[Scene-based spatial questions]
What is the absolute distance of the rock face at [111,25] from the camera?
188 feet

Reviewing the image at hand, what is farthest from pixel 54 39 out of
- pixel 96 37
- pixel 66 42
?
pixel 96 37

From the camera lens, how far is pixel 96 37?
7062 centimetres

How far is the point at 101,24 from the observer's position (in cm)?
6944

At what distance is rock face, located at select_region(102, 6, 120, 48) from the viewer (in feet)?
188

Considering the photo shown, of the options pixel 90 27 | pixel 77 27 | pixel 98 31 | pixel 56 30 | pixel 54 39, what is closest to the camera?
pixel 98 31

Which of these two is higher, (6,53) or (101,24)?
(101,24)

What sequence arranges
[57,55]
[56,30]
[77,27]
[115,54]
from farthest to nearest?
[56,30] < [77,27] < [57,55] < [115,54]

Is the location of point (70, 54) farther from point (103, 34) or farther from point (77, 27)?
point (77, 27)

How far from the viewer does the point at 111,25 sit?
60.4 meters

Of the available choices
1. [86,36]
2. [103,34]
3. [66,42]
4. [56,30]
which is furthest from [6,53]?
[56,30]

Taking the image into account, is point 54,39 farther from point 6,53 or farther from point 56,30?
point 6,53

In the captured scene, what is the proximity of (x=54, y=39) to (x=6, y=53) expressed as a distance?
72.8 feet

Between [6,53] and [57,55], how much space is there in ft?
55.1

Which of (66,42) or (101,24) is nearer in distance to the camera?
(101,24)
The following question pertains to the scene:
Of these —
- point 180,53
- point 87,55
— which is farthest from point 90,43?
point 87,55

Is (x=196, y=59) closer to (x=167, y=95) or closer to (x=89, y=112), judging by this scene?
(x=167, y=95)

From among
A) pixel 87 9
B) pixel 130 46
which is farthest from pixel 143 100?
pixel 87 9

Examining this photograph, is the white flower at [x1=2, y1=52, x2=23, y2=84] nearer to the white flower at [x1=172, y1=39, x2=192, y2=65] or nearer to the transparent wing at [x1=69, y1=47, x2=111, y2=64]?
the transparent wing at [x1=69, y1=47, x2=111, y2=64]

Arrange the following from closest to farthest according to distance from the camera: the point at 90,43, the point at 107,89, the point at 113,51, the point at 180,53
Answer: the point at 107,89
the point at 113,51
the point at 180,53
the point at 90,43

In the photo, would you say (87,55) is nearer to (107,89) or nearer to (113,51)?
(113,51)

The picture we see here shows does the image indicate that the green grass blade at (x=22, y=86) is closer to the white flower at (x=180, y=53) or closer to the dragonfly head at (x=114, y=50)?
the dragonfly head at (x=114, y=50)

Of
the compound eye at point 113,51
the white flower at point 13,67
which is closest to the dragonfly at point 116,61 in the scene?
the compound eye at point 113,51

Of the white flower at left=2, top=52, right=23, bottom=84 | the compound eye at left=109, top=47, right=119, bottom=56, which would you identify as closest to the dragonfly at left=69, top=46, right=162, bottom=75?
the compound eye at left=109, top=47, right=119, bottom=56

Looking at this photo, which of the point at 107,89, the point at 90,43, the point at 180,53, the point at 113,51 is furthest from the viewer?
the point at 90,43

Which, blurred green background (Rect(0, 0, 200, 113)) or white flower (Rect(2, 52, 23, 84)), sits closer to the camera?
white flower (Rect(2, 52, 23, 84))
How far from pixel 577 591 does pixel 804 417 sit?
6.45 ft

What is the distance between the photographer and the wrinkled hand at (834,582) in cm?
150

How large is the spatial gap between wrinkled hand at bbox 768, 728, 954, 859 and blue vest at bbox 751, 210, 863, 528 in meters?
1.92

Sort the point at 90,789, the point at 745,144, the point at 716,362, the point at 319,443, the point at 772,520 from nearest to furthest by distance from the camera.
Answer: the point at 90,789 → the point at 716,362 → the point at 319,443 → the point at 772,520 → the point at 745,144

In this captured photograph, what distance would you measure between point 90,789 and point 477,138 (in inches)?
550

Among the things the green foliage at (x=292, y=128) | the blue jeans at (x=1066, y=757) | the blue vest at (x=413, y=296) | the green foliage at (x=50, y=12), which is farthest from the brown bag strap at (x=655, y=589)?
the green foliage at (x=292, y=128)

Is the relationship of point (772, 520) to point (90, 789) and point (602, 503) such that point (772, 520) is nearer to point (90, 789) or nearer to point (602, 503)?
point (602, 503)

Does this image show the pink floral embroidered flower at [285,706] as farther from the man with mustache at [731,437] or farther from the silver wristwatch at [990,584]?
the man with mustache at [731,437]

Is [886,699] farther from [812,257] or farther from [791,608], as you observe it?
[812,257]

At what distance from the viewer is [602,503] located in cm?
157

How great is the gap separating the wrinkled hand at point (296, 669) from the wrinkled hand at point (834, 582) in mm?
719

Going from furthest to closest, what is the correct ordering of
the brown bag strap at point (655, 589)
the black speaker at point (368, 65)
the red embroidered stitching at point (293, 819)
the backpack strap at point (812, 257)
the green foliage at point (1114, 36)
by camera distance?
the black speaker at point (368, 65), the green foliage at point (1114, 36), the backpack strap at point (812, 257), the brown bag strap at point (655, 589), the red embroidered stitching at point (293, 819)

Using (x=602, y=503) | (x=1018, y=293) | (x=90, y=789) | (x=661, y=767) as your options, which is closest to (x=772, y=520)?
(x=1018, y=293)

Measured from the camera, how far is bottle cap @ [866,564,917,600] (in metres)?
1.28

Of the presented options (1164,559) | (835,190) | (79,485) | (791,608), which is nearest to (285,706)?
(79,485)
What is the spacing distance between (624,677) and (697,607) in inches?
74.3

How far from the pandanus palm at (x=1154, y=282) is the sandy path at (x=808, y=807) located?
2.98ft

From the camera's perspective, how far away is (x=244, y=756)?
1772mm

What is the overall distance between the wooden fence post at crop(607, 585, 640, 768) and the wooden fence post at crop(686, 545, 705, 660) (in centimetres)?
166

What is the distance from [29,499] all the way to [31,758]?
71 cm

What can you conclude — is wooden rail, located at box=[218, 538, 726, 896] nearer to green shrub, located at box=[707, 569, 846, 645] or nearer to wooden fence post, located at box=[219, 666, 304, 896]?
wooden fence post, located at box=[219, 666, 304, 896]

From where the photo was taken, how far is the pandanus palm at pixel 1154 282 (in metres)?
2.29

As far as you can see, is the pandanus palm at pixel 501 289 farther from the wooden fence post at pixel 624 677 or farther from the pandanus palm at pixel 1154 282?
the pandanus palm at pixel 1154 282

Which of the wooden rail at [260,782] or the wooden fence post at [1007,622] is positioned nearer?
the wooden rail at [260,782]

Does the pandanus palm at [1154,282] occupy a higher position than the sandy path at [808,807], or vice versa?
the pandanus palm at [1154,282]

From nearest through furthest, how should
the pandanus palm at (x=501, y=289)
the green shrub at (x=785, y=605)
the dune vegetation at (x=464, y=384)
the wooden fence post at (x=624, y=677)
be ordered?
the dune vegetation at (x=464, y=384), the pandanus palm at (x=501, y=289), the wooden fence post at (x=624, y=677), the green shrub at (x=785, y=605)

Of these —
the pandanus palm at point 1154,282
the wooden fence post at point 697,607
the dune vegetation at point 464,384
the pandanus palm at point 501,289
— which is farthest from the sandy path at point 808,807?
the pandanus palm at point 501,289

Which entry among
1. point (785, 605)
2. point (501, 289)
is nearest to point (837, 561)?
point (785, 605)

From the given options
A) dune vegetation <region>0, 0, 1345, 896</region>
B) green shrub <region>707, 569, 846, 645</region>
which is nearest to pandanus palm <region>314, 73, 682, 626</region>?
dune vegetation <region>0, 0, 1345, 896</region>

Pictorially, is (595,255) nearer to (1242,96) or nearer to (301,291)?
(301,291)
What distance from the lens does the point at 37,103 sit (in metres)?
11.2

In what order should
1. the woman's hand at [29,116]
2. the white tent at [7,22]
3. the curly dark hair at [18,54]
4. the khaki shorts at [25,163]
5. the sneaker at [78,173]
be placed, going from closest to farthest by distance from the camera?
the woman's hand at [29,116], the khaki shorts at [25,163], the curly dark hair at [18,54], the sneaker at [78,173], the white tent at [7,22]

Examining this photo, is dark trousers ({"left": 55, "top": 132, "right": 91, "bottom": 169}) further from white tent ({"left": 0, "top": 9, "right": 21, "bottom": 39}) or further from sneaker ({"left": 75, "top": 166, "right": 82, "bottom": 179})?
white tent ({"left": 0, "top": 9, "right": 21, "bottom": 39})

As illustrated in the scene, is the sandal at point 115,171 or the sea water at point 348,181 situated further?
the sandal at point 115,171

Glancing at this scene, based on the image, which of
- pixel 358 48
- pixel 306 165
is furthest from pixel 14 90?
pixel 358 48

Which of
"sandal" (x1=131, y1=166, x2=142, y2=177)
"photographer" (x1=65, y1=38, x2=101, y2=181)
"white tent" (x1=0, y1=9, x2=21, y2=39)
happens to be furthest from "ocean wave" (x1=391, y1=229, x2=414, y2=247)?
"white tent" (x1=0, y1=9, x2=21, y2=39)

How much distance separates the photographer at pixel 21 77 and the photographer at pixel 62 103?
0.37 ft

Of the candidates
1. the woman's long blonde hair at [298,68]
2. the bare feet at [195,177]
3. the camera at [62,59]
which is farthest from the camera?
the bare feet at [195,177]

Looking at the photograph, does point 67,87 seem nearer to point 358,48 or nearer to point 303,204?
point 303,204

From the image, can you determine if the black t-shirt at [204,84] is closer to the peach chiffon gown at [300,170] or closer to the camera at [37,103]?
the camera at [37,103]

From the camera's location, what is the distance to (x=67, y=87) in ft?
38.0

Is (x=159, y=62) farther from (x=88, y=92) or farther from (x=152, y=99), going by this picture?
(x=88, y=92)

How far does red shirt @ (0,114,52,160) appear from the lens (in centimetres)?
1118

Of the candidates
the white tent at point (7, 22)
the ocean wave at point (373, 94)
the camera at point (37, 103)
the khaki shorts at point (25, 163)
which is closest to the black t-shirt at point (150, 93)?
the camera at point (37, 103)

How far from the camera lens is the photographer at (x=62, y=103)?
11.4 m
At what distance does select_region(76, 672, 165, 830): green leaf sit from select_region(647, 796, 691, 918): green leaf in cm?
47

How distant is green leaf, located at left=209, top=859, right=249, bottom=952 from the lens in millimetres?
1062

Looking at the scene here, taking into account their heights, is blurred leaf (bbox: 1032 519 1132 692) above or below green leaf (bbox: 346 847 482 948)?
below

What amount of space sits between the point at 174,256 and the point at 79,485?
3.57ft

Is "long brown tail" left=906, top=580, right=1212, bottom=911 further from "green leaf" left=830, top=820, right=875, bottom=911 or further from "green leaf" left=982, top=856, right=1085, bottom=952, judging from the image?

■ Task details
Rewrite the material starting at its beginning and ending at the line containing "7062 centimetres", changing "camera" to "viewer" and leaving everything else as it is.

■ Finished exercise
What is the absolute distance of the rock face at [111,25] from the viewer?
188 feet

Reviewing the image at hand, what is farthest from pixel 54 39 out of
- pixel 96 37
- pixel 66 42
?
pixel 96 37

From the viewer lens, how far is pixel 96 37?
7062 centimetres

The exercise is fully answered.